Wednesday, August 29, 2007

Who's going to eat whose lunch?

The poverty line in this country is set at three times the cost of an "emergency" diet (wherein you may not purchase a can of beans, only dried beans). I move that the federal government move immediately to a poverty standard of six times an emergency diet which is much more in keeping with 2007 basic needs (eg., $40,000/yr for a family of four).

Market failure implies that markets are for some (as far as I can see) unexplained reason expected to produce "fair" outcomes. The "free market" should be seen as analogous to the operating system of a computer -- as the OS of the economy -- upon which may be imposed any fair or unfair checks and balances program.

The first such "program" imposed by industrialization in nineteenth century England was the race to the bottom. Individual weavers who made a decent living were replaced by 100 (?) times more productive steam loom operators who were reduced to, not just-enough-to-stay-alive income, but the lowest form of just-enough-to-stay-alive income: staying alive on oat cakes three times a day because they could not even afford wheat bread.

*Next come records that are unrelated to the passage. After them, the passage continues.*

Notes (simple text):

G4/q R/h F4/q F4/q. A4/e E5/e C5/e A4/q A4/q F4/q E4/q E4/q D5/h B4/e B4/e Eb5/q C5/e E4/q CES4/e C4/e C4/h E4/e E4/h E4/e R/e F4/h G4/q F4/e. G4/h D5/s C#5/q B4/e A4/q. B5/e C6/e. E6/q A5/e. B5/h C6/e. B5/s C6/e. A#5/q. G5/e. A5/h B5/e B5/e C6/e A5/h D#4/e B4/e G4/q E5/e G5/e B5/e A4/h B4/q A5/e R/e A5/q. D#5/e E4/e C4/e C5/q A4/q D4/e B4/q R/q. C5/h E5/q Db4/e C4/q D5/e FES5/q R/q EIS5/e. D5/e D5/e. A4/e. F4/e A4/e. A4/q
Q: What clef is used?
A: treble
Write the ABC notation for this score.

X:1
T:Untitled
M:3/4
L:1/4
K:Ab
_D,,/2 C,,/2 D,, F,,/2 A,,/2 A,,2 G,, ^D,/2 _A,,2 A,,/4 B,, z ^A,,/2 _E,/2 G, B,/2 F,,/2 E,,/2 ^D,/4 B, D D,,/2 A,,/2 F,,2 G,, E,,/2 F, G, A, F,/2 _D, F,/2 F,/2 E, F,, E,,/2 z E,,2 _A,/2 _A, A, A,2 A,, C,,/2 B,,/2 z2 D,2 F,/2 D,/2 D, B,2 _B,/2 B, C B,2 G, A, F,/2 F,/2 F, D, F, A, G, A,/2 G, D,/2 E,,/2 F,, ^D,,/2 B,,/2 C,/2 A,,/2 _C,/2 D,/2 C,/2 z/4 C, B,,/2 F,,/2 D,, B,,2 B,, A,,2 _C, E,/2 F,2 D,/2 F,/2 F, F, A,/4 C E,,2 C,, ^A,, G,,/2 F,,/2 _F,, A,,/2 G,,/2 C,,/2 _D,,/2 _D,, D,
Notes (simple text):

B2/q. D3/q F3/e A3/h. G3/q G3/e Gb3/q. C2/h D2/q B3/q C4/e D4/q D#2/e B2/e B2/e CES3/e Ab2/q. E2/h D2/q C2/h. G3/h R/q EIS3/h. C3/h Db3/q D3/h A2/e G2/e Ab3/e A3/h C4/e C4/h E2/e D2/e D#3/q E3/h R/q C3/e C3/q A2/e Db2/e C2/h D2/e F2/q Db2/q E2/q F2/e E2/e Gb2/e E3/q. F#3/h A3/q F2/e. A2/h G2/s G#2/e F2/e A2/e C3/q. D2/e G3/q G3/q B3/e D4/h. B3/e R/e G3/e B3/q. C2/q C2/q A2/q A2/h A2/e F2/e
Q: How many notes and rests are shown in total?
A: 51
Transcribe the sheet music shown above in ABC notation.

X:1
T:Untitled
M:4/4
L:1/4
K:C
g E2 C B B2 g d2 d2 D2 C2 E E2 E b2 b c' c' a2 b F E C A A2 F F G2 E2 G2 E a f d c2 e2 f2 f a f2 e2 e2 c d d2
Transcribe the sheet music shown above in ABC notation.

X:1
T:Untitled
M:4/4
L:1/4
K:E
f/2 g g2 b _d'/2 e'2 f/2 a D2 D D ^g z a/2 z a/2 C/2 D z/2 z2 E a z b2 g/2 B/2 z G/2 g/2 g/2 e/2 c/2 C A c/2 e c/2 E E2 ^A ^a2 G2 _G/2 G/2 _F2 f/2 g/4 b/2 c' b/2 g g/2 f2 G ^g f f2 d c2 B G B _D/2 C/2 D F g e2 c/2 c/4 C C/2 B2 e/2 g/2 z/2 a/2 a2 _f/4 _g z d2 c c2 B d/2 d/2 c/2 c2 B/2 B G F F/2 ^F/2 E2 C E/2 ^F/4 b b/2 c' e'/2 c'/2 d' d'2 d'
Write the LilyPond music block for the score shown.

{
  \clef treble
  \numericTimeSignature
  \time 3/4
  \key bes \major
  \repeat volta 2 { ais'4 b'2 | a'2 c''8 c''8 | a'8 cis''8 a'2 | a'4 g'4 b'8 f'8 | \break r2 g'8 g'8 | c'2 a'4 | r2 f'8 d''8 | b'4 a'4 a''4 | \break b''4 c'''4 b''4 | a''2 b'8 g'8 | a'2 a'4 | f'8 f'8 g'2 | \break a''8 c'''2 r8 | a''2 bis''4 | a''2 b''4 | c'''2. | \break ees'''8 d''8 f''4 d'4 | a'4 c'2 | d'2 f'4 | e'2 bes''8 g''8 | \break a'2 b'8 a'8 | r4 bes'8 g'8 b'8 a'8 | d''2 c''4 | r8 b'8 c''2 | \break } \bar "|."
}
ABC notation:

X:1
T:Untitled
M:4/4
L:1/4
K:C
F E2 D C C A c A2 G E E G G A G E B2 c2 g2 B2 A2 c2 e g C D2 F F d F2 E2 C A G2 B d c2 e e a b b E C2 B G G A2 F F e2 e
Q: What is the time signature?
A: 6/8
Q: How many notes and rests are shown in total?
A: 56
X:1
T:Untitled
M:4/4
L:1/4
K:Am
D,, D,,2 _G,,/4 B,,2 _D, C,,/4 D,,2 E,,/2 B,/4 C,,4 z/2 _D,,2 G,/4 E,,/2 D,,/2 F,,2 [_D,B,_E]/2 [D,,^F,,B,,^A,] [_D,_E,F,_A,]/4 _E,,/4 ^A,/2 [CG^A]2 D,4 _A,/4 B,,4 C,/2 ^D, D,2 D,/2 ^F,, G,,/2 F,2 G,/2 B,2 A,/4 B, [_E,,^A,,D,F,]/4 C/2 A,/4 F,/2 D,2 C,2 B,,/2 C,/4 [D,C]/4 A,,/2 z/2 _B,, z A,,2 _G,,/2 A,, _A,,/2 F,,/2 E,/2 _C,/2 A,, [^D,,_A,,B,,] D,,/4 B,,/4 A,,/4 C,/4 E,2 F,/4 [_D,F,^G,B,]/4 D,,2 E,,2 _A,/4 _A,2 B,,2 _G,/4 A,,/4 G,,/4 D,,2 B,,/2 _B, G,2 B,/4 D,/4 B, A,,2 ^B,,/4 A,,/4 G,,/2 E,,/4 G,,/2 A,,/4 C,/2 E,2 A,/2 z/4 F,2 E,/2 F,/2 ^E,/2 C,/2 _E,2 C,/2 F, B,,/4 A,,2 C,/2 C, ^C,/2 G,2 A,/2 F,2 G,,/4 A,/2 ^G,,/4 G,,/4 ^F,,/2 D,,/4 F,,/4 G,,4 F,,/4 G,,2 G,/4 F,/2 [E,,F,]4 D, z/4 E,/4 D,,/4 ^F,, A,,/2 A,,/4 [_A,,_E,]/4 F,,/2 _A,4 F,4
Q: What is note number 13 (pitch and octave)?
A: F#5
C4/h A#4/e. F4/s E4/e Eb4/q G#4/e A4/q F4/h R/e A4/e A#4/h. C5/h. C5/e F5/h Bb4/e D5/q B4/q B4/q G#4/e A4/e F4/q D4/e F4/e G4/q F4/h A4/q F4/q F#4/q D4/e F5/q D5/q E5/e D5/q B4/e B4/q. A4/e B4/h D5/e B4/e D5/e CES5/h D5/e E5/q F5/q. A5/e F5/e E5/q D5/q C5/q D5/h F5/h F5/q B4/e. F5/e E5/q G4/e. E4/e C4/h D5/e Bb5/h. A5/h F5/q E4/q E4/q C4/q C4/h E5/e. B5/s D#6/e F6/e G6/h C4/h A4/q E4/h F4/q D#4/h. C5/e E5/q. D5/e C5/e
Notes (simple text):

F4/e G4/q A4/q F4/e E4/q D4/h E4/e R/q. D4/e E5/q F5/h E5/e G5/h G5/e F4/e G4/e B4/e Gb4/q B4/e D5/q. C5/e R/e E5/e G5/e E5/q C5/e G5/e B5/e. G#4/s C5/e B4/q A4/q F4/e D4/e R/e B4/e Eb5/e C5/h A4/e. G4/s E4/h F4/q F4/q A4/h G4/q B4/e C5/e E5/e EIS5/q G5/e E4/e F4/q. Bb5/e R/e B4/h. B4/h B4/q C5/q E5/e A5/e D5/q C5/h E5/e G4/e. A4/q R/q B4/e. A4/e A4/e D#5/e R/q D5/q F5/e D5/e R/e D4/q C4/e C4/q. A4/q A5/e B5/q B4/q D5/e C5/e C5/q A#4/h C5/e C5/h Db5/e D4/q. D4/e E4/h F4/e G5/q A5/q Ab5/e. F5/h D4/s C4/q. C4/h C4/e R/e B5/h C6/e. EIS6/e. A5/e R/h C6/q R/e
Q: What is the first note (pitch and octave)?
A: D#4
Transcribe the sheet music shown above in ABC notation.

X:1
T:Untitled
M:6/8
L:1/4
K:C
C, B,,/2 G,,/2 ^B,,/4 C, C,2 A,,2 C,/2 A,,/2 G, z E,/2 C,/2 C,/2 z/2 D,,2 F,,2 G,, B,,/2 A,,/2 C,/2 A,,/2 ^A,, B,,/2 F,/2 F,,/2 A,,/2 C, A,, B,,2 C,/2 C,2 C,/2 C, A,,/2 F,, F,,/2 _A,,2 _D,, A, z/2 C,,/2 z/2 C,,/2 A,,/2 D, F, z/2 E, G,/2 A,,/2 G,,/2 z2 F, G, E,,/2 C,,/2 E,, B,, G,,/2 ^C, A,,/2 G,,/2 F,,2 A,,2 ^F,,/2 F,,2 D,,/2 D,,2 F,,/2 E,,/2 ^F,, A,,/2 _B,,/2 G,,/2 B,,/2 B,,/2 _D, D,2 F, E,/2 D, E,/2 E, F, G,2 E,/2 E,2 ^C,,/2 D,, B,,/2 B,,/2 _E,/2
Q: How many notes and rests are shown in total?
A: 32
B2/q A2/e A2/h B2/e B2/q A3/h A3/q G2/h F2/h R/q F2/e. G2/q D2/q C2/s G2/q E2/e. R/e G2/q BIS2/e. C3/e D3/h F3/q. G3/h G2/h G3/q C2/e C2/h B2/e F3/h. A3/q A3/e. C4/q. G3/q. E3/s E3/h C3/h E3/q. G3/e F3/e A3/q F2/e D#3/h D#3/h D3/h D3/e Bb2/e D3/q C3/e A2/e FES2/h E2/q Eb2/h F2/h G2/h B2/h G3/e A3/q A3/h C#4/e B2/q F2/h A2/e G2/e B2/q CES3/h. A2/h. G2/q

The idea that the biggest ongoing drama in human history -- who's going to eat whose lunch -- is going to be automatically fairly resolved by an unfettered free market is what psychiatrists might characterize as "magical thinking".

25% of Americans live below a realistic poverty line (double the official line -- see the 2002 book, Raise the Floor). I am willing to admit 25% below without assistance (food stamps, etc.).

This ties in neatly -- until the recent slight increase in the minimum wage -- with 25% of labor earning below the modern European minimum wage level (generally $9.50/hr). Of course in Europe that is accompanied by full medical, 4 weeks paid vacation, etc., etc., etc.

Which fits in with a New story in the "Globalist" : "The OECD recently updated its definition of 'the middle class' " -- now focusing on "the average worker" rather than on "the average production worker" -- the recalculation:

"A British middle class family with two children and two incomes of 100% and 67% of average wages still earns 40% more (in PPP terms, net of taxes) than their U.S. counterparts ($65,000 compared to $45,500). In fact, U.S. families in this category rank only 15th in the OECD."

Which also ties in with -- until the slight increase -- 25% earning less than the 1968 US federal minimum wage.

We have a near 1939 minimum wage ($4.50/hr -- no taxes) -- we have a prohibition (drugs). We have created a new organized crime base -- this time it black and Hispanic rather than Irish, Italian and Jewish.

I read Wilson's 1997 book, When Work Disappears at the same time I read Venkatesh's 2002, American Project. Wilson's study wrapped up (if I remember correctly) while the fed minimum wage was still about $7/hr. At this point the projects which had once been a place of hope (when factory work had yet to disappear and the minimum wage was closer to $10) had become crime ridden but not yet the gang controlled Hell that accompanied the minimum wage drop to $5/hr. Better to make "all of" $10/hr selling drugs.

If work paid in America like it pays in labor controlled Europe (I'm no big lefty, BTW) poverty in America would not exist any more than it does in Europe. (Minority schools would work too if the parents worked; a.k.a., were paid enough to work -- forget worrying about the teacher's union).

A $500/wk minimum wage would add less than 4% to cost of GDP output (going from the $5.15/hr level!) -- about how much we grow per capita every two or three years -- up from $380/wk in 1968; following 100% increase in average income since. All we ever had to end poverty in America, it turns out, was to pay people what we could afford to pay them.